[Objectif visé]
Recopiez le passage des données allant de la ligne qui contient "Is (x=693, y=1024)" jusqu'à la fin des données, en substituant "vertical order" à "vertical arrangement" et en laissant tout le reste identique.
_ _ _ _ _ _ _
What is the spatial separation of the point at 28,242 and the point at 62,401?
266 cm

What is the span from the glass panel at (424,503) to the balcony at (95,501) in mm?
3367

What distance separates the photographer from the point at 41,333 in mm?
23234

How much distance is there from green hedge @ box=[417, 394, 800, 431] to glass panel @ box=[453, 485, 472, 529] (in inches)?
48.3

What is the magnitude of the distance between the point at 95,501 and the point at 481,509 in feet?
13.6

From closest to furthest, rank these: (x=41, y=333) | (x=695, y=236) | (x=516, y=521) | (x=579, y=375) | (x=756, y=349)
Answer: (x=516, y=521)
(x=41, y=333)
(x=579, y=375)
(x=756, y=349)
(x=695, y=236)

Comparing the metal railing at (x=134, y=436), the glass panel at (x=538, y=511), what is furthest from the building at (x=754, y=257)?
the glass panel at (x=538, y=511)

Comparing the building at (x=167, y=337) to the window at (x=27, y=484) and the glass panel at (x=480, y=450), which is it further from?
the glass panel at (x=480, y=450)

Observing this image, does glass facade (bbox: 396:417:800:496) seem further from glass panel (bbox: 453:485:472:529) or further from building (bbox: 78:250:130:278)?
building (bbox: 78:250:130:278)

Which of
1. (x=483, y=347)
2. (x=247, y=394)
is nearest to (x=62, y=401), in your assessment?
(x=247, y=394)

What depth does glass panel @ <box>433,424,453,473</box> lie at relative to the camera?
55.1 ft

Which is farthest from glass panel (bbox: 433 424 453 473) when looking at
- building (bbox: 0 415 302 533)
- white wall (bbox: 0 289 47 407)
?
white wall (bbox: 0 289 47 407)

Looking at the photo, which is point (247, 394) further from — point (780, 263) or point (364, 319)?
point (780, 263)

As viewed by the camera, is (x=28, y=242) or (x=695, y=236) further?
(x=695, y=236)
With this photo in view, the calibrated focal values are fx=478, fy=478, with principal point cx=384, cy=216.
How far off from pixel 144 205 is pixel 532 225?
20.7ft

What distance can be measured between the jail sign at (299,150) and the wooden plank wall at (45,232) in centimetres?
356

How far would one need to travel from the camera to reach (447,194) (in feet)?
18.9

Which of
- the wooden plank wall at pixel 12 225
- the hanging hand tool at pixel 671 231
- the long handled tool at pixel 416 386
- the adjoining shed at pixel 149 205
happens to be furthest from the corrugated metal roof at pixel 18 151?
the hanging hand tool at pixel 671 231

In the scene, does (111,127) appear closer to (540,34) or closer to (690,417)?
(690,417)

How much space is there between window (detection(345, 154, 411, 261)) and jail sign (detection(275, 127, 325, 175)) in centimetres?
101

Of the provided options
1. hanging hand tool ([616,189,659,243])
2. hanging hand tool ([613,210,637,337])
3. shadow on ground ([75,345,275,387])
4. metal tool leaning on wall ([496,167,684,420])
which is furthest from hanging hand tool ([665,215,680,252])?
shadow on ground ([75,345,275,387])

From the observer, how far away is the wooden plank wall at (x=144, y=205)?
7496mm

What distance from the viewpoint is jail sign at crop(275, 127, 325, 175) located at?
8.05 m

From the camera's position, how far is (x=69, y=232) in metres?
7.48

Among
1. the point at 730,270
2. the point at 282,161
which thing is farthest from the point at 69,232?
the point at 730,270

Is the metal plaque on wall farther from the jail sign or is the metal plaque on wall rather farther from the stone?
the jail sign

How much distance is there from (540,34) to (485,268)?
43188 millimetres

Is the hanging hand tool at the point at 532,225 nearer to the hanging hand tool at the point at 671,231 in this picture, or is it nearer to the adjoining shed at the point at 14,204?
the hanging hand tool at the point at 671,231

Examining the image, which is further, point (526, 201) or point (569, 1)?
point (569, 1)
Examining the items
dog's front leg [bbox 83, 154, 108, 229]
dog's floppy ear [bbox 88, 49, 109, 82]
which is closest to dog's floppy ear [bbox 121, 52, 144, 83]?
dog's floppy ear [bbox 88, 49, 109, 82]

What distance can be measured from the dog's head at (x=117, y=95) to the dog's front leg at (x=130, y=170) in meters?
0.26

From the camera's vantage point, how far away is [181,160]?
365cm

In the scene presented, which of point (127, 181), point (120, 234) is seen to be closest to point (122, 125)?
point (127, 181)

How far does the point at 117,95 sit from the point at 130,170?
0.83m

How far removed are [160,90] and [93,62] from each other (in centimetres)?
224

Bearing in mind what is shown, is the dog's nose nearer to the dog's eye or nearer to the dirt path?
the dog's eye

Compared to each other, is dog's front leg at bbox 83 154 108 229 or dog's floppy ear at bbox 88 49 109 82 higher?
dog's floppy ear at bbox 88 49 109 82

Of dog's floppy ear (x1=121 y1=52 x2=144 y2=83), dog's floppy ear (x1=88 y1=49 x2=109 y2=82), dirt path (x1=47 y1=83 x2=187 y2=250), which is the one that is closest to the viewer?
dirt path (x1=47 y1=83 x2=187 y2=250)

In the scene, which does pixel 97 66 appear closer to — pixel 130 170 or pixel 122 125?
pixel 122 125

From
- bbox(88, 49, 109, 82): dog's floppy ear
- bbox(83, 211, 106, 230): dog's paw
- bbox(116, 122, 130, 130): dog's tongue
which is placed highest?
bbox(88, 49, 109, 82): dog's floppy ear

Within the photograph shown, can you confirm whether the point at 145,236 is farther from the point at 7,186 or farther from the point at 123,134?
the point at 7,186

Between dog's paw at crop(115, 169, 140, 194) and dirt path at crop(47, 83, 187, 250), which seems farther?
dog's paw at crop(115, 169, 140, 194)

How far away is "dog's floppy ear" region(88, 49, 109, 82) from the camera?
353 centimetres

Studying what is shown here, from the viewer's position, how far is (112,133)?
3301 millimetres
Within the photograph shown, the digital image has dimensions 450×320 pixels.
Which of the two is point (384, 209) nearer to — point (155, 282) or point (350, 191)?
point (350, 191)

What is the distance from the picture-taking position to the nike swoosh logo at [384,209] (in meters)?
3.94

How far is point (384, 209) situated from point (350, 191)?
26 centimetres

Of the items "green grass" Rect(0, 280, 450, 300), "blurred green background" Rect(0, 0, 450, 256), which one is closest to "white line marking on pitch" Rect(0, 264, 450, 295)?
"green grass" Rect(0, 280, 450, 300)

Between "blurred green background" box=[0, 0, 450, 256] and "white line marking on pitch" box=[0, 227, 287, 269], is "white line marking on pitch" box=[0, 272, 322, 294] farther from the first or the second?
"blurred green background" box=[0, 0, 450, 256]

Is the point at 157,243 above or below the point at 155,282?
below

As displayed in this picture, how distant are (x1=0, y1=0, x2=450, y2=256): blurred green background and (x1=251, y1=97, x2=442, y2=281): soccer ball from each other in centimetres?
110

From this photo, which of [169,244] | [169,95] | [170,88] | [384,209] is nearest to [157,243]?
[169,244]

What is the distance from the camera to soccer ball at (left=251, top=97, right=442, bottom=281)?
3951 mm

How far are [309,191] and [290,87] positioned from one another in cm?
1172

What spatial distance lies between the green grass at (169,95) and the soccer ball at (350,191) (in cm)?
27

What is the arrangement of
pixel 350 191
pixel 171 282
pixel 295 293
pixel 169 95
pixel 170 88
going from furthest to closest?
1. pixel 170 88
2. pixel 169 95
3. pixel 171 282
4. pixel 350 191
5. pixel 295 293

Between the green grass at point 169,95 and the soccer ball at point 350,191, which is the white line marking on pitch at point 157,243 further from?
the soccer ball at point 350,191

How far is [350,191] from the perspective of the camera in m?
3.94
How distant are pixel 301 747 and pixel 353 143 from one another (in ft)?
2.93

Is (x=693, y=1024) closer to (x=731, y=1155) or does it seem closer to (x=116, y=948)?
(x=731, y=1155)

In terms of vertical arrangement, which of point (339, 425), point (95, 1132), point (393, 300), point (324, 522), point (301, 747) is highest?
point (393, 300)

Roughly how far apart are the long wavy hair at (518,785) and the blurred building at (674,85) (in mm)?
_ _ _ _ _ _ _
[Réponse proposée]
Is (x=693, y=1024) closer to (x=731, y=1155) or does it seem closer to (x=116, y=948)?
(x=731, y=1155)

In terms of vertical order, which of point (339, 425), point (95, 1132), point (393, 300), point (324, 522), point (301, 747) is highest?
point (393, 300)

Roughly how far apart are the long wavy hair at (518,785) and the blurred building at (674,85) (in mm)?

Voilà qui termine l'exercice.